Records of scene-based questions:

________

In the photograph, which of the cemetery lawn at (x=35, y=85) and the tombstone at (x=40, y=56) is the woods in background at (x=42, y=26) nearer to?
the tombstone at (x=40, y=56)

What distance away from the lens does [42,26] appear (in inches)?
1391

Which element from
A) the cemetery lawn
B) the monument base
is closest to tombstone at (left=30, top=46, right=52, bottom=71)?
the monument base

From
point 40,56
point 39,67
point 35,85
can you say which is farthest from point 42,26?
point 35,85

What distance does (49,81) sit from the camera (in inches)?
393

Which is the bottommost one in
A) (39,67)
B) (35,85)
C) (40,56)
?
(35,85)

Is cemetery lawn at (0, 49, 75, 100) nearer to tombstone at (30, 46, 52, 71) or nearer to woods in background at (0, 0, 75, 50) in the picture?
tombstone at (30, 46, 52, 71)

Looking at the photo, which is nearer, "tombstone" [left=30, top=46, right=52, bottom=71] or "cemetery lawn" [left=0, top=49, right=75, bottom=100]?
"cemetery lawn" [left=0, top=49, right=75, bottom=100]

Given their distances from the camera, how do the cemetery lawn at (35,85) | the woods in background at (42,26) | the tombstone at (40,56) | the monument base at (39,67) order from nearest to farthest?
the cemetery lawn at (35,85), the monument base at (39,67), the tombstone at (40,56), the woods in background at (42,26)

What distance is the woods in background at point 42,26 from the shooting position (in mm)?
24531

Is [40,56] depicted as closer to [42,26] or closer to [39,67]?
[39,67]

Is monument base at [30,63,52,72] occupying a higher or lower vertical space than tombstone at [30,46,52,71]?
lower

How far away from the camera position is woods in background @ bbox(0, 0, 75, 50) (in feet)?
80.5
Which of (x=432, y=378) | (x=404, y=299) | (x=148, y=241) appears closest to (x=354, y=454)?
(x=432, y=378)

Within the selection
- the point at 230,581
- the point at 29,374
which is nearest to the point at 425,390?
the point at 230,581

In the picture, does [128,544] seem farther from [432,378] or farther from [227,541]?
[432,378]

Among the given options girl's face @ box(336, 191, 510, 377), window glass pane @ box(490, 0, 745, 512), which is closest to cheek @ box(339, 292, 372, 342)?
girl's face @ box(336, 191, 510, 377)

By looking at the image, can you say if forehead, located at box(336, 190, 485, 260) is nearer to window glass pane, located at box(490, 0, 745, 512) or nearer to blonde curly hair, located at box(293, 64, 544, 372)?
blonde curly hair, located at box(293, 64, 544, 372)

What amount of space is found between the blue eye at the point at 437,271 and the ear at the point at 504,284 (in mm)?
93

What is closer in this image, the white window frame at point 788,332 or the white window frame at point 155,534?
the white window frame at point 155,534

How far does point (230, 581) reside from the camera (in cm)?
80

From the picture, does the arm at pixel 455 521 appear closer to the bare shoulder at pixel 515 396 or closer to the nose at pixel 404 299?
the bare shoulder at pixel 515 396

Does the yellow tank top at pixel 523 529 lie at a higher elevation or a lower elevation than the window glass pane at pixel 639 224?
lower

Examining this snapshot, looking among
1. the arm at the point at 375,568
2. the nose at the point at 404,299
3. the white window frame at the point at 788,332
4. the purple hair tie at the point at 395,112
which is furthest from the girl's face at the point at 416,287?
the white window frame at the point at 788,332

________

Recast the lines from the one containing "Does the yellow" through the end of the data, inclusive, as a Markdown table with the columns "Row" and "Line", numbering each row and leaving out blank lines.

• PROBLEM SOLUTION:
| Row | Line |
|---|---|
| 1 | Does the yellow tank top at pixel 523 529 lie at a higher elevation or a lower elevation than the window glass pane at pixel 639 224? |
| 2 | lower |
| 3 | Examining this snapshot, looking among |
| 4 | 1. the arm at the point at 375,568 |
| 5 | 2. the nose at the point at 404,299 |
| 6 | 3. the white window frame at the point at 788,332 |
| 7 | 4. the purple hair tie at the point at 395,112 |
| 8 | which is furthest from the girl's face at the point at 416,287? |
| 9 | the white window frame at the point at 788,332 |